:: WHAT TO PRODUCE ::
Restate the entries word for word, omitting nothing.

:: SOURCE INFORMATION ::

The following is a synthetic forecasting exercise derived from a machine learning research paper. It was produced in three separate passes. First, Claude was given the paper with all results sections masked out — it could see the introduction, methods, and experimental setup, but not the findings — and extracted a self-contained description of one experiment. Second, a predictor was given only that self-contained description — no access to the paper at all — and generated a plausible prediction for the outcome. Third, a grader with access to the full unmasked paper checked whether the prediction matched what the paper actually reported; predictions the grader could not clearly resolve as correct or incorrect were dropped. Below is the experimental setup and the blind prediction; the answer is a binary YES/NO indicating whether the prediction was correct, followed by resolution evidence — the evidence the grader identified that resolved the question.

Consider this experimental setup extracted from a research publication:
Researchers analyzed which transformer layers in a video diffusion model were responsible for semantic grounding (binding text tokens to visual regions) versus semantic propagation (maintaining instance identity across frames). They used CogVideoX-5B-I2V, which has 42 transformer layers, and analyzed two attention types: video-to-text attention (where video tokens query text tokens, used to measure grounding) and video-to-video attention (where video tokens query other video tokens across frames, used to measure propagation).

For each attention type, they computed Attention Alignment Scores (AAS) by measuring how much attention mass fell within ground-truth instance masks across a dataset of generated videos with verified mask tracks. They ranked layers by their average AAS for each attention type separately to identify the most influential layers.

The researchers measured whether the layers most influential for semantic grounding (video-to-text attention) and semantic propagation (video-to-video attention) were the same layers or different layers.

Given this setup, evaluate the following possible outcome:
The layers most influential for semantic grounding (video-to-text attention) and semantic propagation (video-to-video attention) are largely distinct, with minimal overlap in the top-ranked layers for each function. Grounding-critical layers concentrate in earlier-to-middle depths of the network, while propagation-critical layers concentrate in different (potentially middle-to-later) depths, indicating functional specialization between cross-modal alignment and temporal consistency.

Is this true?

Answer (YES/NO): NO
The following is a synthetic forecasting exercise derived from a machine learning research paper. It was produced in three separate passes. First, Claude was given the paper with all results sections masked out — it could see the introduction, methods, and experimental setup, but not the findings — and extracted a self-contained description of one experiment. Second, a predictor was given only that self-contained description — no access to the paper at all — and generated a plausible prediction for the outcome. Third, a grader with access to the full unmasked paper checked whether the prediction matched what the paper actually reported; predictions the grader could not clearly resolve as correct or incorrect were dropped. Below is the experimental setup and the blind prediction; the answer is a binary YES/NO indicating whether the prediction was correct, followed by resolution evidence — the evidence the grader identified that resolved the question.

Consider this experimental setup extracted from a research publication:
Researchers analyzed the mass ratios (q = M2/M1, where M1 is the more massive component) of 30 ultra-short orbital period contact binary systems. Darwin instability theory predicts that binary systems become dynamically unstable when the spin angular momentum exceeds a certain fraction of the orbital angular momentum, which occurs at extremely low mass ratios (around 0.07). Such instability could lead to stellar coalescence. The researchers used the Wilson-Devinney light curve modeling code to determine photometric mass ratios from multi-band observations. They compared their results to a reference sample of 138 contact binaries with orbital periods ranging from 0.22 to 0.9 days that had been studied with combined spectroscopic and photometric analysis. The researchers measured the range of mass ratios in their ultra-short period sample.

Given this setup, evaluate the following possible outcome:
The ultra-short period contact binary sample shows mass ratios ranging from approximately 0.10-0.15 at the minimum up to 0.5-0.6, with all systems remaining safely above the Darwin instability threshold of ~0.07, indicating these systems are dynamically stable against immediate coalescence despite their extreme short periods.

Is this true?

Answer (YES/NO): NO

:: SOLUTION FOR THIS EXERCISE ::
The following is a synthetic forecasting exercise derived from a machine learning research paper. It was produced in three separate passes. First, Claude was given the paper with all results sections masked out — it could see the introduction, methods, and experimental setup, but not the findings — and extracted a self-contained description of one experiment. Second, a predictor was given only that self-contained description — no access to the paper at all — and generated a plausible prediction for the outcome. Third, a grader with access to the full unmasked paper checked whether the prediction matched what the paper actually reported; predictions the grader could not clearly resolve as correct or incorrect were dropped. Below is the experimental setup and the blind prediction; the answer is a binary YES/NO indicating whether the prediction was correct, followed by resolution evidence — the evidence the grader identified that resolved the question.

Consider this experimental setup extracted from a research publication:
Researchers analyzed which transformer layers in a video diffusion model were responsible for semantic grounding (binding text tokens to visual regions) versus semantic propagation (maintaining instance identity across frames). They used CogVideoX-5B-I2V, which has 42 transformer layers, and analyzed two attention types: video-to-text attention (where video tokens query text tokens, used to measure grounding) and video-to-video attention (where video tokens query other video tokens across frames, used to measure propagation).

For each attention type, they computed Attention Alignment Scores (AAS) by measuring how much attention mass fell within ground-truth instance masks across a dataset of generated videos with verified mask tracks. They ranked layers by their average AAS for each attention type separately to identify the most influential layers.

The researchers measured whether the layers most influential for semantic grounding (video-to-text attention) and semantic propagation (video-to-video attention) were the same layers or different layers.

Given this setup, evaluate the following possible outcome:
The layers most influential for semantic grounding (video-to-text attention) and semantic propagation (video-to-video attention) are largely distinct, with minimal overlap in the top-ranked layers for each function. Grounding-critical layers concentrate in earlier-to-middle depths of the network, while propagation-critical layers concentrate in different (potentially middle-to-later) depths, indicating functional specialization between cross-modal alignment and temporal consistency.

Is this true?

Answer (YES/NO): NO
The following is a synthetic forecasting exercise derived from a machine learning research paper. It was produced in three separate passes. First, Claude was given the paper with all results sections masked out — it could see the introduction, methods, and experimental setup, but not the findings — and extracted a self-contained description of one experiment. Second, a predictor was given only that self-contained description — no access to the paper at all — and generated a plausible prediction for the outcome. Third, a grader with access to the full unmasked paper checked whether the prediction matched what the paper actually reported; predictions the grader could not clearly resolve as correct or incorrect were dropped. Below is the experimental setup and the blind prediction; the answer is a binary YES/NO indicating whether the prediction was correct, followed by resolution evidence — the evidence the grader identified that resolved the question.

Consider this experimental setup extracted from a research publication:
Researchers analyzed the mass ratios (q = M2/M1, where M1 is the more massive component) of 30 ultra-short orbital period contact binary systems. Darwin instability theory predicts that binary systems become dynamically unstable when the spin angular momentum exceeds a certain fraction of the orbital angular momentum, which occurs at extremely low mass ratios (around 0.07). Such instability could lead to stellar coalescence. The researchers used the Wilson-Devinney light curve modeling code to determine photometric mass ratios from multi-band observations. They compared their results to a reference sample of 138 contact binaries with orbital periods ranging from 0.22 to 0.9 days that had been studied with combined spectroscopic and photometric analysis. The researchers measured the range of mass ratios in their ultra-short period sample.

Given this setup, evaluate the following possible outcome:
The ultra-short period contact binary sample shows mass ratios ranging from approximately 0.10-0.15 at the minimum up to 0.5-0.6, with all systems remaining safely above the Darwin instability threshold of ~0.07, indicating these systems are dynamically stable against immediate coalescence despite their extreme short periods.

Is this true?

Answer (YES/NO): NO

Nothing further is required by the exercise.